Il est accompagné d’un crachoir sur pied, avec branchement sanitaire, de type Clark A Single, avec repose-verre, pompe à salive et jet d’eau de rinçage (ca. 1900). Une tablette métallique Aseptic de S. S. White, à deux tiroirs (ca. 1910), est supportée par un bras ajustable articulé. Au niveau de la fenêtre on aperçoit un moteur boule électrique Columbia n° 2 de Ritter USA
(ca. 1910) avec son flexible de transmission, suspendu à une potence mobile et contrebalancé par un contrepoids sur le câble d’alimentation.

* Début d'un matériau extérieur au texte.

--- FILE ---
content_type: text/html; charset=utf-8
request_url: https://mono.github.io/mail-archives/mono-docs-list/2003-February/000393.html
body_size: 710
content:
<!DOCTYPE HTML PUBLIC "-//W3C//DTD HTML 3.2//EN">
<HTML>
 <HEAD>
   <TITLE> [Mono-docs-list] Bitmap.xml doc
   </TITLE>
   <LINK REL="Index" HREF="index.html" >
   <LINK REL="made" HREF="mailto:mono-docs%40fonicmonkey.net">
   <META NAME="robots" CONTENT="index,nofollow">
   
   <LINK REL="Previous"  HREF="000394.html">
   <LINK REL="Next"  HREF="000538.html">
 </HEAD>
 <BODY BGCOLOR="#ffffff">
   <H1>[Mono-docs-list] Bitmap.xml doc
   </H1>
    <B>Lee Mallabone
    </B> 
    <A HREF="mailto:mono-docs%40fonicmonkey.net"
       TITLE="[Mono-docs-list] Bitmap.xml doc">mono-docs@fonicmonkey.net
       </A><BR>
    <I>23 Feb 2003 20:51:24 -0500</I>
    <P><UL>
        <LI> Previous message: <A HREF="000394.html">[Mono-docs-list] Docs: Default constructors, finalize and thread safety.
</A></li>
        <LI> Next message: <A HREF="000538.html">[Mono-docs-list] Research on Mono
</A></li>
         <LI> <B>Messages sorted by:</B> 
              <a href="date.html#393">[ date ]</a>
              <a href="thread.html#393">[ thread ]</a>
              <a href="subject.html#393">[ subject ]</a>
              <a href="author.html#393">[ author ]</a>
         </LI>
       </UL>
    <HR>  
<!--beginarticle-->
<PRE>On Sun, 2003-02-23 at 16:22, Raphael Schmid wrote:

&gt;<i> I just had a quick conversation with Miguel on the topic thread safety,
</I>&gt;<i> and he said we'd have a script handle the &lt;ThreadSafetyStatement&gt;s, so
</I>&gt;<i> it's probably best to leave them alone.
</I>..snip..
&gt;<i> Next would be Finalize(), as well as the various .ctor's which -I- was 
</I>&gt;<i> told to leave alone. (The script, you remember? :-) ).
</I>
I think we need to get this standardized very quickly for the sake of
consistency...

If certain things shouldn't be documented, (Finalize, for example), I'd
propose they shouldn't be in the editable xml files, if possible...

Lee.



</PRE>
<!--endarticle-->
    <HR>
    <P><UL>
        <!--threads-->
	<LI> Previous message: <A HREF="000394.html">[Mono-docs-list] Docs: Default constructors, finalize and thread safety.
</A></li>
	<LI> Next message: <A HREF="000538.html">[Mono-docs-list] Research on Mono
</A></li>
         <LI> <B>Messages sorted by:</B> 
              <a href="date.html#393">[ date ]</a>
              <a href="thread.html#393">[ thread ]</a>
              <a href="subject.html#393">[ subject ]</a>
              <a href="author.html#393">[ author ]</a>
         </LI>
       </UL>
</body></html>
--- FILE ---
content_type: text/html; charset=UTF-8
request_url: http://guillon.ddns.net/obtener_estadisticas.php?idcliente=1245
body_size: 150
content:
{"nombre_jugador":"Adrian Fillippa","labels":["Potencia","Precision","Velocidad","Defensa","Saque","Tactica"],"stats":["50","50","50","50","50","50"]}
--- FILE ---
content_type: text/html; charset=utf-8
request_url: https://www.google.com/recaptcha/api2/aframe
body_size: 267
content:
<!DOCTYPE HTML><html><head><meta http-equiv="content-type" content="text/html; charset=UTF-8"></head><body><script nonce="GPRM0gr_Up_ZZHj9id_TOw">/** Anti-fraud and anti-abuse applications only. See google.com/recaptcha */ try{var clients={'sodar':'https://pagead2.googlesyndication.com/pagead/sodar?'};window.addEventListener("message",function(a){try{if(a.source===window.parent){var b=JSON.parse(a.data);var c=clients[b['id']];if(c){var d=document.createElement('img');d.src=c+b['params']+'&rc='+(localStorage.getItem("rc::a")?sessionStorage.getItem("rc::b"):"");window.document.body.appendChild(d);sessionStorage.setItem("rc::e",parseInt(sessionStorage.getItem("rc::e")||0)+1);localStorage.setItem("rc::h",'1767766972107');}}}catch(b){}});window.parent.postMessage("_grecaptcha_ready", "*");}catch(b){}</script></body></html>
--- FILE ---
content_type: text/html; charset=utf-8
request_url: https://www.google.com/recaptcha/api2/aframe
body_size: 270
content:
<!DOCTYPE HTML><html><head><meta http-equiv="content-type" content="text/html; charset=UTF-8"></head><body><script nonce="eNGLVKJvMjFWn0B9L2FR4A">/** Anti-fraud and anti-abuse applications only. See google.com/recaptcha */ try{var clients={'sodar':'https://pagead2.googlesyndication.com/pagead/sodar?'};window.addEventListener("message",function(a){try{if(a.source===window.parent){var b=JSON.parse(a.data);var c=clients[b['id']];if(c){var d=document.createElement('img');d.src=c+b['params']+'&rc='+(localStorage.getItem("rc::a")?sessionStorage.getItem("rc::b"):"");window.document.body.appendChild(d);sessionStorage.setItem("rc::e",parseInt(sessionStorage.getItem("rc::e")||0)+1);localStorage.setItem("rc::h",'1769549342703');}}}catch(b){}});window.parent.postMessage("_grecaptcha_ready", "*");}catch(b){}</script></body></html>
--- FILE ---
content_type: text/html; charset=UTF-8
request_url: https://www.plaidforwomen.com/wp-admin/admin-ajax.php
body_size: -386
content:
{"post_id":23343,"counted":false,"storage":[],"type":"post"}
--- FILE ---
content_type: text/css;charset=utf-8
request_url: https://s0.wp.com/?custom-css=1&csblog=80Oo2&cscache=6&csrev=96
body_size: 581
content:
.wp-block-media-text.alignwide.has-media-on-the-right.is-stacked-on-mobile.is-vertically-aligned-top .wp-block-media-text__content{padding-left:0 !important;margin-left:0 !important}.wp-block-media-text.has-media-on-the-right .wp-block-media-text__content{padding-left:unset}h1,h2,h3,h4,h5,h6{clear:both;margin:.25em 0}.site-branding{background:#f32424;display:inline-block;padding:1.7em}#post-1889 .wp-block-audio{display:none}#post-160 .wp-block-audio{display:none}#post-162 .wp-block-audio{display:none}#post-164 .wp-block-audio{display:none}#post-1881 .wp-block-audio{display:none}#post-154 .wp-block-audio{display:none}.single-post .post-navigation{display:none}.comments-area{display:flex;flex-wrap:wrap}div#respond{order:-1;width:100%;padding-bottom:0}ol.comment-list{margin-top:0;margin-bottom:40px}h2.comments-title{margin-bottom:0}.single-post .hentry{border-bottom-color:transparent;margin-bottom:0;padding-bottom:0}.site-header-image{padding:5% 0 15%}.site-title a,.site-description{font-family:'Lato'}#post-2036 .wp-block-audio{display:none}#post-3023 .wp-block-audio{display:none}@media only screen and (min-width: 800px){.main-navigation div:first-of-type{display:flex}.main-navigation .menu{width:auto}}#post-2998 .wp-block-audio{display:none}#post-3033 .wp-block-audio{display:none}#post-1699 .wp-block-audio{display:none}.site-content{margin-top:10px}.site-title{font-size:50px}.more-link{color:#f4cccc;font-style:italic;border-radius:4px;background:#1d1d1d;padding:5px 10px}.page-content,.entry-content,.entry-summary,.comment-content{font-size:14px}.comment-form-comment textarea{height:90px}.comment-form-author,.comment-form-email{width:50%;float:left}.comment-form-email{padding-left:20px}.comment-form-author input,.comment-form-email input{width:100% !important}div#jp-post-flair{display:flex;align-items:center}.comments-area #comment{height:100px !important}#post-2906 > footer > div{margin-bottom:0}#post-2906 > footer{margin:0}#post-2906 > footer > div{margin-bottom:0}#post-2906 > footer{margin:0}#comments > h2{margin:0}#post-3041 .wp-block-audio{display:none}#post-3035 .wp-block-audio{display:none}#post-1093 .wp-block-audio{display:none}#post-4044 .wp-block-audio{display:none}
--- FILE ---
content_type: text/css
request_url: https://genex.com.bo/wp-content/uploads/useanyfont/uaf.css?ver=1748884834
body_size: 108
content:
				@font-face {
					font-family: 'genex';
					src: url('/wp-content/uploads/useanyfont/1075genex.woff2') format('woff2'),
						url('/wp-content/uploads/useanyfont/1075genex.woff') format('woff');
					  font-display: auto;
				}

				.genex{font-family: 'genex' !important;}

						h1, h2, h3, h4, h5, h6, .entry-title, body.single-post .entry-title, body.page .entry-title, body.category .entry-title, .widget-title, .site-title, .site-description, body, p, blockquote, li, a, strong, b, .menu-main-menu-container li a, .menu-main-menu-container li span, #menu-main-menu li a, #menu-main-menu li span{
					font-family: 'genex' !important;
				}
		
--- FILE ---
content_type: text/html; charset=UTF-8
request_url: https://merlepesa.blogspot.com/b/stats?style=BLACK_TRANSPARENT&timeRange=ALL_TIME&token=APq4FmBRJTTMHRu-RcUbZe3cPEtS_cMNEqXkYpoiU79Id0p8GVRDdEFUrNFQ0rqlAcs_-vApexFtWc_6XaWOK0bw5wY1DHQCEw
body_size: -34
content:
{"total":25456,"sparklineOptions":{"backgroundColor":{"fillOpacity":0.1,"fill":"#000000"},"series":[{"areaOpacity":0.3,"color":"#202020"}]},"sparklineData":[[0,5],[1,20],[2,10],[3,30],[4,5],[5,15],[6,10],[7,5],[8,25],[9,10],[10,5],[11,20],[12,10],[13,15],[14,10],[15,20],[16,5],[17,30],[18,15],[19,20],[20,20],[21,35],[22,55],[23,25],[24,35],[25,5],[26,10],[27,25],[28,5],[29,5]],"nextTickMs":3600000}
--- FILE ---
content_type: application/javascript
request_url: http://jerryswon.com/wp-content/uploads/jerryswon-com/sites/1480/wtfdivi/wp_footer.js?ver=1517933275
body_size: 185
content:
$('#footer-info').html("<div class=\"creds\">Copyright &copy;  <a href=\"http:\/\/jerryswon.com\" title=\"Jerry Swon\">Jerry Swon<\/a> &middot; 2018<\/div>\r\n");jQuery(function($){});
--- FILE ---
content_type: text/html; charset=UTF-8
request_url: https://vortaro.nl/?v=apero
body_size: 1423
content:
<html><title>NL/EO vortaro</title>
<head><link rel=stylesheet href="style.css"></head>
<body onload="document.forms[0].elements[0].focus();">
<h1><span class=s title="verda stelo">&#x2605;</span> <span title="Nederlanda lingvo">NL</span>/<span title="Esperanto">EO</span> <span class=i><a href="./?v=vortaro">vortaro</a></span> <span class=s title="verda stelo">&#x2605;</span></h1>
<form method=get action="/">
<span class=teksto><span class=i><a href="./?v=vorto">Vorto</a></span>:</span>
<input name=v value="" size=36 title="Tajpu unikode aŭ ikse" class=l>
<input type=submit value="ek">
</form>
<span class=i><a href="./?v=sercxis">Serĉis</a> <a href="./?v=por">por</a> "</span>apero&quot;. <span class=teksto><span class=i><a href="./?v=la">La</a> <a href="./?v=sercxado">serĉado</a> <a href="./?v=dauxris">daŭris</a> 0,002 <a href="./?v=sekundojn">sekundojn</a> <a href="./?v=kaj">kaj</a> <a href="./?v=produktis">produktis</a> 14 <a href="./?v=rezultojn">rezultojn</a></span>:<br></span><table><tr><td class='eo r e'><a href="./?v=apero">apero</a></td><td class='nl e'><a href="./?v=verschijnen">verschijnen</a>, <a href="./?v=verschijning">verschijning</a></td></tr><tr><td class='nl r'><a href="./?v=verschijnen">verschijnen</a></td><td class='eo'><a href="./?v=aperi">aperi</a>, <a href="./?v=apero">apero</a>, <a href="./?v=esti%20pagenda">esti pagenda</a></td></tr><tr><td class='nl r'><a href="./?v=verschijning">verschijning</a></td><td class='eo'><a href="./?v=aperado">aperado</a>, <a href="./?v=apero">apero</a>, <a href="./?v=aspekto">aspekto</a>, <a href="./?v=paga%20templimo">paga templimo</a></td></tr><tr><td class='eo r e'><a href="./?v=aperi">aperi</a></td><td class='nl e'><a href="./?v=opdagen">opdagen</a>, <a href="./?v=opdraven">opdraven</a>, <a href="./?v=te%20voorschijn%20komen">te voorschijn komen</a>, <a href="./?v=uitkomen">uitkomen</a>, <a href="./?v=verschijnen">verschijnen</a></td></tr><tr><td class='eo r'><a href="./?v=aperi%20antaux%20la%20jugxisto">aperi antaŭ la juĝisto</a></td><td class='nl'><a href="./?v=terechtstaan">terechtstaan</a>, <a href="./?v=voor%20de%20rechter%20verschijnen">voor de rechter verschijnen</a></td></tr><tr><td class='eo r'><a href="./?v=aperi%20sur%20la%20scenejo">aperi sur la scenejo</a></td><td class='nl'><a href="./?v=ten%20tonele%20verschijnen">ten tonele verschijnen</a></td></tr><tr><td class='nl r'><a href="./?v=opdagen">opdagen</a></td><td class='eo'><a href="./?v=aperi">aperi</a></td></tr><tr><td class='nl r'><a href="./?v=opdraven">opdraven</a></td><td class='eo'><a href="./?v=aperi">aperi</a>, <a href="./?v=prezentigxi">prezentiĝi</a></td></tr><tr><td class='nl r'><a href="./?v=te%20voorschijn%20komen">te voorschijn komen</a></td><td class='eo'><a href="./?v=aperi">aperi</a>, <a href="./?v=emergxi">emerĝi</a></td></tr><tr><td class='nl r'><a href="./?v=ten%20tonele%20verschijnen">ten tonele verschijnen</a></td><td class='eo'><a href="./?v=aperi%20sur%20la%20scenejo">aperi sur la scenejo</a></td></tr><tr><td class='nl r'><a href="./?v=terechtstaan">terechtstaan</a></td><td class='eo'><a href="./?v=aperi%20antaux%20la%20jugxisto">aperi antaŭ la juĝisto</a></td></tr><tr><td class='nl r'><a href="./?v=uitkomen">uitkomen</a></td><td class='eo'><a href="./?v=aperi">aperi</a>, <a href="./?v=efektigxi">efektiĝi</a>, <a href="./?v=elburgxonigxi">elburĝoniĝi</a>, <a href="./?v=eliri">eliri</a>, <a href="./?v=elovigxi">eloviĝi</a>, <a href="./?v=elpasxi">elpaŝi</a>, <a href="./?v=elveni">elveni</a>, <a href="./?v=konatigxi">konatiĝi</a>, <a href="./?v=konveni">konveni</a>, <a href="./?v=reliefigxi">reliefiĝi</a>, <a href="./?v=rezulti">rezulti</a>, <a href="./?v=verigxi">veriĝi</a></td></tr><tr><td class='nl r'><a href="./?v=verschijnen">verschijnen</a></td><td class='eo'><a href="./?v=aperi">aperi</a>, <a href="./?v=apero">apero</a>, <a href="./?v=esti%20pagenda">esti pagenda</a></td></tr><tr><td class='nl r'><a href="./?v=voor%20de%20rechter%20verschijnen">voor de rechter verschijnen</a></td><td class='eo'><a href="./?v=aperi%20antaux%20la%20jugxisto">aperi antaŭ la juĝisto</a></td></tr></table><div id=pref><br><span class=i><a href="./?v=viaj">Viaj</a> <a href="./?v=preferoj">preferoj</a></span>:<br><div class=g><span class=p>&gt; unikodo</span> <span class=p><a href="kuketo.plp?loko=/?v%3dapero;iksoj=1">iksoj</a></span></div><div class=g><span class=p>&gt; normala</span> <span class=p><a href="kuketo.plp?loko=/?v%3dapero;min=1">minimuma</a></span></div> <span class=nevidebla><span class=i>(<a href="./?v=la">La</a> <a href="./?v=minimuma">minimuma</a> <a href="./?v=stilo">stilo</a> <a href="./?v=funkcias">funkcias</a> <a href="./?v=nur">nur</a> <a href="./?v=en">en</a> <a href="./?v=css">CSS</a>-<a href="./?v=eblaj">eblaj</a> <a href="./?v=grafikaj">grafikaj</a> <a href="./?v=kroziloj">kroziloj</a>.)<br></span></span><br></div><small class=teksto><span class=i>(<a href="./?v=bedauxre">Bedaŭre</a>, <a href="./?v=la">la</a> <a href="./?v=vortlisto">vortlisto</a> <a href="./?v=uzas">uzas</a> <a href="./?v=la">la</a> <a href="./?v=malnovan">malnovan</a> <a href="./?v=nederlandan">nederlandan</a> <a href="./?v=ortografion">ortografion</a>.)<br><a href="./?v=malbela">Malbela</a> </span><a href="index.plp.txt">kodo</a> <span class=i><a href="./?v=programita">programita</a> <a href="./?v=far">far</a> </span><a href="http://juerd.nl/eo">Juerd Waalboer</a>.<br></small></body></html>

Une installation radiographique exceptionnelle

Ce cabinet est équipé d’un très remarquable appareil de radiographie (fig. 7). Cette installation fut réalisée autour de 1905 par les établissements Levring et Larsen de Copenhague. L’alimentation d’un courant de ville continu ou alternatif est contrôlée par un tableau régulateur en marbre, probablement d’origine allemande, comme l’interrupteur turbine à mercure suspendu par des ressorts à la base du tableau, destiné à déclencher les multiruptures de courant indispensables pour l’alimentation de la bobine d’induction. Cette importante bobine de Ruhmkorff, qui doit produire des courants de l’ordre 60 000 à 80 000 volts (!) d’une intensité de 10 à 15 mA, pesant sans doute une cinquantaine de kilos, est soutenue bien haut par un support de bois. Les deux bornes d’étincelage de la bobine sont directement reliées à deux longs rails très judicieusement placés au plafond et isolés pour des raisons de sécurité afin d’alimenter le tube radiogène en évitant des accidents électriques tout en facilitant les déplacements du statif porte-tube.
Deux rhéophores viennent alimenter les deux extrémités d’un tube à gaz de Crookes, de type focus radiogène à autorégulation électrochimique (ca. 1905). Le rayonnement est focalisé directement du tube qui est complètement enchâssé dans un coffre en bois garni d’un lourd revêtement en plomb radioprotecteur. Le statif en bois mobile sur roulettes est équilibré d’un contrepoids pour permettre une manipulation aisée et stable du protège-tube lourdement plombé et du fragile tube radiogène.
Il s’agit probablement de la seule installation de ce type complète encore visible en situation.
Sur le mur d’en face on trouve un tableau de distribution électrique de la firme Ritter USA très moderne pour l’époque (ca. 1915) ainsi qu’une belle vitrine de rangement métallique Aseptic et un meuble lave-mains hygiénique (ca. 1900) (fig. 8). Au fond, sur un support White Line Princess Cabinet, on reconnaît un réservoir gazomètre nickelé de 12 gallons pour gaz anesthésique NO2.


Félicitations à l’Université de Copenhague d’exposer de telles pièces exceptionnelles dans des lieux toujours habités de souvenirs historiques. Un bon exemple à suivre pour les universités françaises.